■ **Records supplied**

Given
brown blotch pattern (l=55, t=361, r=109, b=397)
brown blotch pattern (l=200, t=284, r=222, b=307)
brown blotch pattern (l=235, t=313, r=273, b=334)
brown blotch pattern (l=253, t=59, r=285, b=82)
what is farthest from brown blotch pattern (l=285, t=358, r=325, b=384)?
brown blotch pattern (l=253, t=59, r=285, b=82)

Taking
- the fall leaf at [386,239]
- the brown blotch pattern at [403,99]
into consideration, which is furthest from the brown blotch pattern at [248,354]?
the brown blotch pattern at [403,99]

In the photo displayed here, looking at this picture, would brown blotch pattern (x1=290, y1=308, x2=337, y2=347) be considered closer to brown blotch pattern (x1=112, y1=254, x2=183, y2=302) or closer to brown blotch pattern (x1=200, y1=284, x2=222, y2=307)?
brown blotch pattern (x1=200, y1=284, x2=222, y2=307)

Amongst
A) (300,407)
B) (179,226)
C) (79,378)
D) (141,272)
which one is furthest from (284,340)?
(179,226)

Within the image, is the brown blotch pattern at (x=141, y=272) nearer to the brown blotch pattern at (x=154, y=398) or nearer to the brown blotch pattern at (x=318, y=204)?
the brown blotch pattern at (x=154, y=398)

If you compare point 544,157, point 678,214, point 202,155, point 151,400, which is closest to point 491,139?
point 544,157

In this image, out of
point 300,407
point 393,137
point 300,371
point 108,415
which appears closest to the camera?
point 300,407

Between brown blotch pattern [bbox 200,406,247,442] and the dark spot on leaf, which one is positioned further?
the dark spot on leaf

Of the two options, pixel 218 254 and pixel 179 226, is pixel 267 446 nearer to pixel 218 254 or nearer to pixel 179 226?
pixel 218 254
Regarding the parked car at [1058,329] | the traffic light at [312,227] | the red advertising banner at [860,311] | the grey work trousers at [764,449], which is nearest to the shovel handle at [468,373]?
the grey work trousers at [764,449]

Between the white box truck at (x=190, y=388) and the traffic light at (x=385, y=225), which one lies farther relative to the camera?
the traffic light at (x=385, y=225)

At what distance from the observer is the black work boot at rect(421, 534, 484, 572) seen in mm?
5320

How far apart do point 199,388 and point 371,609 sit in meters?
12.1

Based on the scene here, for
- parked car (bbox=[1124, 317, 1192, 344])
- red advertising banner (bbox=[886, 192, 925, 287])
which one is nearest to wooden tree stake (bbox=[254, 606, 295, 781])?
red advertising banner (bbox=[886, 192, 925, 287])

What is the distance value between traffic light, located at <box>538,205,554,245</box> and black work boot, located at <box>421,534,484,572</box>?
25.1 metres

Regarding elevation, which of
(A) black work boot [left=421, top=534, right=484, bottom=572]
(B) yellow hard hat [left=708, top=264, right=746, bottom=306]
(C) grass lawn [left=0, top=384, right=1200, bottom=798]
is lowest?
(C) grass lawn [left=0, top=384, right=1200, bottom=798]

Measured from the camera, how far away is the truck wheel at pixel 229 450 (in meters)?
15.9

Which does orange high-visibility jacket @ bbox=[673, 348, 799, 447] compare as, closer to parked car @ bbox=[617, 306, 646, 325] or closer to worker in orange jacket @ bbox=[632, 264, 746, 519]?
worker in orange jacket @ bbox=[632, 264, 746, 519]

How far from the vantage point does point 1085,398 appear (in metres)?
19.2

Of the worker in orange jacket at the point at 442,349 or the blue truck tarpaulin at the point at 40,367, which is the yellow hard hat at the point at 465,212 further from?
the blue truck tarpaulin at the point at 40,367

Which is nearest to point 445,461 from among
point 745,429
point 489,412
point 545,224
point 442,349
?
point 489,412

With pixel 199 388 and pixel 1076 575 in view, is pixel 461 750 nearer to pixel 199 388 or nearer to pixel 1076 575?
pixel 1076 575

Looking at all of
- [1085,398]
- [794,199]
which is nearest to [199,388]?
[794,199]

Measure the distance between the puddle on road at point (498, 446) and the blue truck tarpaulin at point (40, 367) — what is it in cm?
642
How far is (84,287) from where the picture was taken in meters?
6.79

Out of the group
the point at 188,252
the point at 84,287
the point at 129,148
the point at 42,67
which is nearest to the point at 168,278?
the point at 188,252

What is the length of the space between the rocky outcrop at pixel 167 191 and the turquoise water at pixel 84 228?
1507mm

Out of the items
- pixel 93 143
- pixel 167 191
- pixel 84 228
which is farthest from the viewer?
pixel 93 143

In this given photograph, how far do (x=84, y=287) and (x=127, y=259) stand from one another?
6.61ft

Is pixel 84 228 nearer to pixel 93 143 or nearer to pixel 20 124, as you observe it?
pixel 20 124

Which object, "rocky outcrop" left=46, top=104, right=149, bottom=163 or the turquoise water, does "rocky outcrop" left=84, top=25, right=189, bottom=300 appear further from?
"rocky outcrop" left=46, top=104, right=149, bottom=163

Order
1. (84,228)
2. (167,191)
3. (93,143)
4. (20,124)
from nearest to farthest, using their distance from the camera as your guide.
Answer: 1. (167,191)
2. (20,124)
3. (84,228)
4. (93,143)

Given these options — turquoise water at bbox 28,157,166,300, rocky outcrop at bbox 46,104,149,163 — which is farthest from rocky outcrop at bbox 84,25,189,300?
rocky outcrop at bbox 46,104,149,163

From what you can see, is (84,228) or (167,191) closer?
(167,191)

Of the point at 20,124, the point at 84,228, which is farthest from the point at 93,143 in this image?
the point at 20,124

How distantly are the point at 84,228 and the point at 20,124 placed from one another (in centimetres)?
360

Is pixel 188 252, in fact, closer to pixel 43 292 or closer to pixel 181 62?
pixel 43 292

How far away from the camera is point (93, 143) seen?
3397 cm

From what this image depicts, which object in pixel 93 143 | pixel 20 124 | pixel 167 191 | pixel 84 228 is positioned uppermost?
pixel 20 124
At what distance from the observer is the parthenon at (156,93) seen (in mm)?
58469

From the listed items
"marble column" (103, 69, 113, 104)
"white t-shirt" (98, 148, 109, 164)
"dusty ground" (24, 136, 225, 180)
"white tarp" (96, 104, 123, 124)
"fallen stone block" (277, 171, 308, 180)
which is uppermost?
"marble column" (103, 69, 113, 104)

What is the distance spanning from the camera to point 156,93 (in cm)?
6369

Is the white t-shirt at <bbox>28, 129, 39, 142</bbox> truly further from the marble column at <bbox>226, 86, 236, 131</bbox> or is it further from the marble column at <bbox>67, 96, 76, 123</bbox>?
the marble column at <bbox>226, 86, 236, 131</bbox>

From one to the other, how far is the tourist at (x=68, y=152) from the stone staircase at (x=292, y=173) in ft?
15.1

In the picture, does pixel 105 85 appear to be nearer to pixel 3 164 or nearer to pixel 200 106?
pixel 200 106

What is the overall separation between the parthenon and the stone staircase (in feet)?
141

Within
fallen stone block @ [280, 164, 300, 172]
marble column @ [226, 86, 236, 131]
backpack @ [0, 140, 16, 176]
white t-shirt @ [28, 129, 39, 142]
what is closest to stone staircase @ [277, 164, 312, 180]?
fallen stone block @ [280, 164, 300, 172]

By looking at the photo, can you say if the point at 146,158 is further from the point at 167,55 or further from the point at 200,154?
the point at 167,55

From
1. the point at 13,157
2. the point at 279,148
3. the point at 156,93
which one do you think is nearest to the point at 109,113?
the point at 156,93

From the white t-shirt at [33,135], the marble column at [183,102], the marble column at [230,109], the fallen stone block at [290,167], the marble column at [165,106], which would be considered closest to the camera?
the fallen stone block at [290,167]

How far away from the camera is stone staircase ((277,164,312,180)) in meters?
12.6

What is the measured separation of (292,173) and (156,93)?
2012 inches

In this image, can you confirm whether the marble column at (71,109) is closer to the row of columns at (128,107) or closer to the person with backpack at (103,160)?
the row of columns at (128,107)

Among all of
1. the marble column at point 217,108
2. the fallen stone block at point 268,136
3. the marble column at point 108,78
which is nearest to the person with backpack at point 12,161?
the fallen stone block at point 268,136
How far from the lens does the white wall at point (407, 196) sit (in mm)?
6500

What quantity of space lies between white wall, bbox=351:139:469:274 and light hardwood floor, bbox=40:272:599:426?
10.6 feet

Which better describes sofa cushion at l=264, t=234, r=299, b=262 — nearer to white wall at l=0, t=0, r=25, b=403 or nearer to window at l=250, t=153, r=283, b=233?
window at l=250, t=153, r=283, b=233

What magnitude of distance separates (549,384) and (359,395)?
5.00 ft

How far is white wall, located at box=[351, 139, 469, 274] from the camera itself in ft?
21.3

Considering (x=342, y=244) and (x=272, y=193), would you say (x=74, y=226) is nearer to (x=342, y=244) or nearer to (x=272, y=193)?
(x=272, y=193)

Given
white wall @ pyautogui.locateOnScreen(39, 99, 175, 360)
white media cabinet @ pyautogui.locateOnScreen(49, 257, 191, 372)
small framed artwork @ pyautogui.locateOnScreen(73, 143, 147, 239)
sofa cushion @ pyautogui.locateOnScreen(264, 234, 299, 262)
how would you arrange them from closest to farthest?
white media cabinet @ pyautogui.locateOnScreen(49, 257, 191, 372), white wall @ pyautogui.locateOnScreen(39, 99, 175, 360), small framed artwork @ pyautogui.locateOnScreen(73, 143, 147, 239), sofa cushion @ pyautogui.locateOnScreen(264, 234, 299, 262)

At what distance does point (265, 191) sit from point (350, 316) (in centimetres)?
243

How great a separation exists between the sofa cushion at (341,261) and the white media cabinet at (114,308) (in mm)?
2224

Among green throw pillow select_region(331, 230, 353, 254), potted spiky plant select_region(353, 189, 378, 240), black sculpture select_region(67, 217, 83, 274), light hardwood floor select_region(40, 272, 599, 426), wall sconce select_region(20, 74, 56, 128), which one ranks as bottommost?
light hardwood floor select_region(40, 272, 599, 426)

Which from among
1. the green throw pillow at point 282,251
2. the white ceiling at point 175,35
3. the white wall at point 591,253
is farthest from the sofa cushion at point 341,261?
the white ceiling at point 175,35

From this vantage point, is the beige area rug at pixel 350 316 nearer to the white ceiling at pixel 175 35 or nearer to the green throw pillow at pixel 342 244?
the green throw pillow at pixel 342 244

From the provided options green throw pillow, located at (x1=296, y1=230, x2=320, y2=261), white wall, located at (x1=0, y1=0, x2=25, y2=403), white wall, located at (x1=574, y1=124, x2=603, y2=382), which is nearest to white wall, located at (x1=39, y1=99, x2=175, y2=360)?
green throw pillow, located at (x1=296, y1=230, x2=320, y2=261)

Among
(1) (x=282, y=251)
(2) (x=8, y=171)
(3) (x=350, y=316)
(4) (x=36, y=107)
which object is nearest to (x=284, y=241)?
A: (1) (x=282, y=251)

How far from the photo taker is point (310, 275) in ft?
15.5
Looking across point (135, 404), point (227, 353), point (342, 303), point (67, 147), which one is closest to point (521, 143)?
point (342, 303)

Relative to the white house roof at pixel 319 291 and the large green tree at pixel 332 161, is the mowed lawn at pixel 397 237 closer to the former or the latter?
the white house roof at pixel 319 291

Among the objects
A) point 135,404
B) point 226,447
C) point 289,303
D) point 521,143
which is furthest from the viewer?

■ **Exercise instructions**
Copy exactly the lines from the one containing "How far from the photo" through the last line of the records, both included, and nothing else.

■ **Task result**
How far from the photo taker is point (310, 275) in ft?
15.5
Looking across point (135, 404), point (227, 353), point (342, 303), point (67, 147), which one is closest to point (521, 143)?
point (342, 303)

Relative to the white house roof at pixel 319 291 and the large green tree at pixel 332 161, is the mowed lawn at pixel 397 237 closer to the former or the latter?
the white house roof at pixel 319 291

Among the objects
A) point 135,404
B) point 226,447
C) point 289,303
D) point 521,143
which is furthest from the viewer?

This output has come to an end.